Молчание, пауза. Одно окно, я помню, погасло, другое, в конце паузы, тоже.
— Да, все это… никакого не имеет значения. Можно играть в театре… можно и не играть в нем. Заниматься в студии… или не заниматься. Мы думаем, это важно, — сказал он… впервые, как я теперь понимаю, заговорив со мной, вообще с кем-нибудь, о своих, отчасти новых, ощущеньях и мыслях. — На самом деле, это неважно. Смотри…
— Да, вот она…
И вправду, покуда мы сидели так, на скамейке, луна, поднявшаяся где-то там, за деревьями, — над крышами и домами, — у нас за спиною, — возникла вдруг перед нами: в фонтане, в воде, — наполовину скрытая ветками, — вдруг, когда ветер отдернул их, вполне круглая, — чуть-чуть колебавшаяся, вместе с водою, — мерцавшая на поверхности, — тихим отблеском проникавшая в глубину.

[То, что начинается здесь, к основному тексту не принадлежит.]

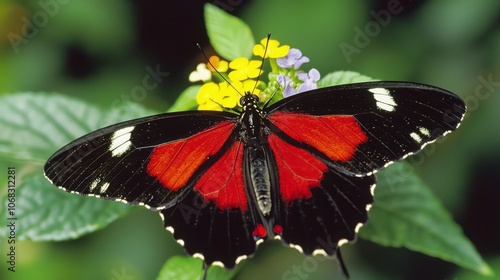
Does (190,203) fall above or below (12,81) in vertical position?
below

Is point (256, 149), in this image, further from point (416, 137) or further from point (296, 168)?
point (416, 137)

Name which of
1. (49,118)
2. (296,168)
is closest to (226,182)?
(296,168)

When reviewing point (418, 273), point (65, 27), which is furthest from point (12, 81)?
point (418, 273)

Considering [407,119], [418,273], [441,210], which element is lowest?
[418,273]

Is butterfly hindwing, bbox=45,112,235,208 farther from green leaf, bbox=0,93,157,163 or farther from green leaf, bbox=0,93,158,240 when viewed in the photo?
green leaf, bbox=0,93,157,163

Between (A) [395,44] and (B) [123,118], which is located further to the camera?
(A) [395,44]

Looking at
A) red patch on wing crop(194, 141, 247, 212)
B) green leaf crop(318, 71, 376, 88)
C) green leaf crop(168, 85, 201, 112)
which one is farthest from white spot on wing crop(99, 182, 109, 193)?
green leaf crop(318, 71, 376, 88)

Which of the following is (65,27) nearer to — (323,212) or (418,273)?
(323,212)
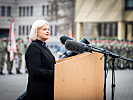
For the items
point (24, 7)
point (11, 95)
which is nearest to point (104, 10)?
point (24, 7)

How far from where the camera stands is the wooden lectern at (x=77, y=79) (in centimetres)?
282

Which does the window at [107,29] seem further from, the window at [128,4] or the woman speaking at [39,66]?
the woman speaking at [39,66]

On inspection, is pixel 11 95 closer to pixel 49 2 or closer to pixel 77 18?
pixel 77 18

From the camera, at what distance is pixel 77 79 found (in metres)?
2.87

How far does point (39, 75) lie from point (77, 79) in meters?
0.49

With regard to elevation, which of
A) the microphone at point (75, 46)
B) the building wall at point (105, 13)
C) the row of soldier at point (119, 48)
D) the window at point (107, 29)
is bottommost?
the row of soldier at point (119, 48)

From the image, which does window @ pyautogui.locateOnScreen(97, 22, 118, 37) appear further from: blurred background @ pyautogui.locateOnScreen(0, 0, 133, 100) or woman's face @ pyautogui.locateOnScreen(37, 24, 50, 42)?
woman's face @ pyautogui.locateOnScreen(37, 24, 50, 42)

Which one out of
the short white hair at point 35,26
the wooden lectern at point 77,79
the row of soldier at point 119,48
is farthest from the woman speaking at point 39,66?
the row of soldier at point 119,48

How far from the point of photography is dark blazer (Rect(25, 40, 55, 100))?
3102 millimetres

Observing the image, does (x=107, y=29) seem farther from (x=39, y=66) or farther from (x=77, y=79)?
(x=77, y=79)

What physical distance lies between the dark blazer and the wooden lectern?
34 cm

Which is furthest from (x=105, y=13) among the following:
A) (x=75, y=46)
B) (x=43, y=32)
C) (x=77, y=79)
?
(x=77, y=79)

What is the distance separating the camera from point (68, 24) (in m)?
38.6

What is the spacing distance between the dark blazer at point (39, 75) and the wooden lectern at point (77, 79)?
1.10ft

— Вот так вот, — сказал он.
— И тем не менее… что ты думаешь делать летом? — спросил я.
Он засмеялся, я помню.
— Не знаю, — сказал он. — Мы едем… вообще… на гастроли.
— Куда?
— По разным городам… вокруг Москвы, — сказал он.
— А вот я бы поехал куда-нибудь… к морю.
— Дописывать пьесу?
— Вот именно.
— Если хочешь… я могу созвониться с хозяевами той комнаты, которую я снимал вместе с Фридрихом… в прошлом году.
— Отличная мысль, — сказал я.
— Хорошо, я позвоню им, — сказал он. — Что может быть проще…
И потом мы еще долго сидели, я помню, так, на скамейке, глядя, разумеется, на воду, на луну в воде и над нами, то почти исчезавшую, то опять появляющуюся среди веток, первой листвы, дрожавшую вместе с водою, ясными бликами по ней пробегавшую. И он вновь сказал мне, я помню, что все это, в общем, неважно и что мы слишком много значения придаем, вообще, нашей жизни. На самом деле…
Мы вышли на бульвар; мы поймали такси.